The big companies like Monsanto that produce them have in the past been willing to countenance regulation knowing that it would hobble small start-ups comparatively more than them, so they are not apt to prove a sturdy defender of their right to produce and sell their GM products unobstructed. (The Biotech Industry Organization, for example, actually advocates case-by-case UN regulation of GM foods! Pro-business lobby and free-market advocacy are rarely a tight fit.)
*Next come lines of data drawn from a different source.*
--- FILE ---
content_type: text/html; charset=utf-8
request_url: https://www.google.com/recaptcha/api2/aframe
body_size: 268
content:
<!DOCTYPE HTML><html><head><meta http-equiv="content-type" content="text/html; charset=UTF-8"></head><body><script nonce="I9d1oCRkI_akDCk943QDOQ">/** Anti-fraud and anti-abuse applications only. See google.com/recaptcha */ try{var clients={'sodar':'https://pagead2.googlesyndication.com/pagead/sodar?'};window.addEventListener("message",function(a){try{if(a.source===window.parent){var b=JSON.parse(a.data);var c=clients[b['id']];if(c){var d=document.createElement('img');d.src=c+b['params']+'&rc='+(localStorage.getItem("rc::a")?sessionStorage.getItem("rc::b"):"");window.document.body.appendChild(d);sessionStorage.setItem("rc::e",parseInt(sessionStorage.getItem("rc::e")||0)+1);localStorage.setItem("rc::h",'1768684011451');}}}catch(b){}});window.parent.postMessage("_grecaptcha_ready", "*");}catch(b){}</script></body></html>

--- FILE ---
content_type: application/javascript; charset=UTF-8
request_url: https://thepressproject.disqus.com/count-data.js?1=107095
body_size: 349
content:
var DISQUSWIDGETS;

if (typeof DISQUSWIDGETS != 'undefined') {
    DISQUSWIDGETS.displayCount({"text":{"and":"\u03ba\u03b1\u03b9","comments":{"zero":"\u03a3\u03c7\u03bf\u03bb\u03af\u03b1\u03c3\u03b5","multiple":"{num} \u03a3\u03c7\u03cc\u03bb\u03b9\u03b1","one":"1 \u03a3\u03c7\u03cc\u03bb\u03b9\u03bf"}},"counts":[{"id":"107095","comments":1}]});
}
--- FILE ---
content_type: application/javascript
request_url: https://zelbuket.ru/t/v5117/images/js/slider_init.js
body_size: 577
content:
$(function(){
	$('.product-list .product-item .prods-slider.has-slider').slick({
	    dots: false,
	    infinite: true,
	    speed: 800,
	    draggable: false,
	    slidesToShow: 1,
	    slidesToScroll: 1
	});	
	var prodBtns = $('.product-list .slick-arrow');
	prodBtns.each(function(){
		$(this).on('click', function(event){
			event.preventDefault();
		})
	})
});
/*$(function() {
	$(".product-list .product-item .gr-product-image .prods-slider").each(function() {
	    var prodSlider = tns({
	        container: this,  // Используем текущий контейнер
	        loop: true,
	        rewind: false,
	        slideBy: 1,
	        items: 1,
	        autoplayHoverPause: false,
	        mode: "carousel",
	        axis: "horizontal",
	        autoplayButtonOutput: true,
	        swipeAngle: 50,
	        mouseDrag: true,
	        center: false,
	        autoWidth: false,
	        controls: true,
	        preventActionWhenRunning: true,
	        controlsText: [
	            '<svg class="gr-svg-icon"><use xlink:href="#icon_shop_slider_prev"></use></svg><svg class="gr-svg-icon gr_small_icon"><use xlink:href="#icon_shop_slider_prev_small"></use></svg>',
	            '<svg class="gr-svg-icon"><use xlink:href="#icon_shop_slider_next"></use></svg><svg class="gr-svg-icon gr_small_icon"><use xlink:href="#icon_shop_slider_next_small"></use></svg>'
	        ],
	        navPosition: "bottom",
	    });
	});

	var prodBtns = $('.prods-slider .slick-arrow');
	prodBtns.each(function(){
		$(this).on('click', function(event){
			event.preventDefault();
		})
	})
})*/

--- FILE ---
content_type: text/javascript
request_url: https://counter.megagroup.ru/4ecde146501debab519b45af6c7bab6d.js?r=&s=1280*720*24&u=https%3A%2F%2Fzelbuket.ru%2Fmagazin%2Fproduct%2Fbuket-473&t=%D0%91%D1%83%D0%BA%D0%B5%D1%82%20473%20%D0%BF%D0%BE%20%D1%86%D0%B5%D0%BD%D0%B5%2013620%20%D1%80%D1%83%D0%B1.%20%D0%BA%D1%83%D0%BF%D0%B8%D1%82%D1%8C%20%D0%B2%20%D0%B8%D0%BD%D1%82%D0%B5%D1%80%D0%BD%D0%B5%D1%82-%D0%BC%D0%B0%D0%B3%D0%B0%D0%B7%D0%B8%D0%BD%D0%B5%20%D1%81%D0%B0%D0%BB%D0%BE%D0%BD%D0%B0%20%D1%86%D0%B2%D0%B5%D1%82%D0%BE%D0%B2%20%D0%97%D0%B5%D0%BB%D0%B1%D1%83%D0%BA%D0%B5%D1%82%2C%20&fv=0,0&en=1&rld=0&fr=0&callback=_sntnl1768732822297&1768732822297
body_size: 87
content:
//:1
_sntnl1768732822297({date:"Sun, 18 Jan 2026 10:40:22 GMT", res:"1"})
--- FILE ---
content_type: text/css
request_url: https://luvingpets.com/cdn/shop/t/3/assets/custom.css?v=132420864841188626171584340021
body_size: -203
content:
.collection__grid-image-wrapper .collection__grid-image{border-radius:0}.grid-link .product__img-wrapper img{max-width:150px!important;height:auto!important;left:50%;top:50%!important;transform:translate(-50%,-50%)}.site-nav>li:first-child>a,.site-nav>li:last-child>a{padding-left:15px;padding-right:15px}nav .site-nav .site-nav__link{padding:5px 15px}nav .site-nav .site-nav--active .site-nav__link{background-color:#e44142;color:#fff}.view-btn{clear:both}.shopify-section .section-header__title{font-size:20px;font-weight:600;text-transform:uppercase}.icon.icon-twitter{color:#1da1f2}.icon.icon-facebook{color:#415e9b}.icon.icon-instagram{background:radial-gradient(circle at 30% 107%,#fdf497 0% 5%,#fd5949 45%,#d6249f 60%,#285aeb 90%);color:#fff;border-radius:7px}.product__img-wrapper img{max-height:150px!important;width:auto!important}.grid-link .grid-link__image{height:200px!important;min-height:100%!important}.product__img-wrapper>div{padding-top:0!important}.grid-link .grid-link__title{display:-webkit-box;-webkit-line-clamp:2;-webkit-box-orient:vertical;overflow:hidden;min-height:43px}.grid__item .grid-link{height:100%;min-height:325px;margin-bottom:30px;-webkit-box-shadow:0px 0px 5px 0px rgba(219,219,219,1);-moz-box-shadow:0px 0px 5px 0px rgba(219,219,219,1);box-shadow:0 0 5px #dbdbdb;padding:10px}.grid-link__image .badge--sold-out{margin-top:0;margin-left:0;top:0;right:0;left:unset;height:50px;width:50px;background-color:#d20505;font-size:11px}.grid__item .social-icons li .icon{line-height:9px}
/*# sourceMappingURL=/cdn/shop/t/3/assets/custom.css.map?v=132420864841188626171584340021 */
Government intervention in the markets in new products once again creates a grotesque alliance of regulators and big business in alliance against the interest of both potential customers and potential competitors—stifling innovation in return for business cartelization. With big agribusiness, environmentalists, and government bodies all potentially on the same page, the GM food revolution could be stymied. And any such regulatory barriers are roadblocks to a well-fed planet.
They call GM foods “Frankenfoods,” these enviro enemies of a fertile and well-fed globe. The stereotypical enemies of Frankenstein— the out-of-control mob storming over the land with torches and pitchforks—are not exactly a symbol of reason and logic. In that sense, the enviros’ loaded rhetorical attack term is valuable. But it says more about them than it does about the beneficial products of human ingenuity they want to destroy.
Brian Doherty is the Warren T. Brookes Fellow in Environmental Journalism at the Competitive Enterprise Institute.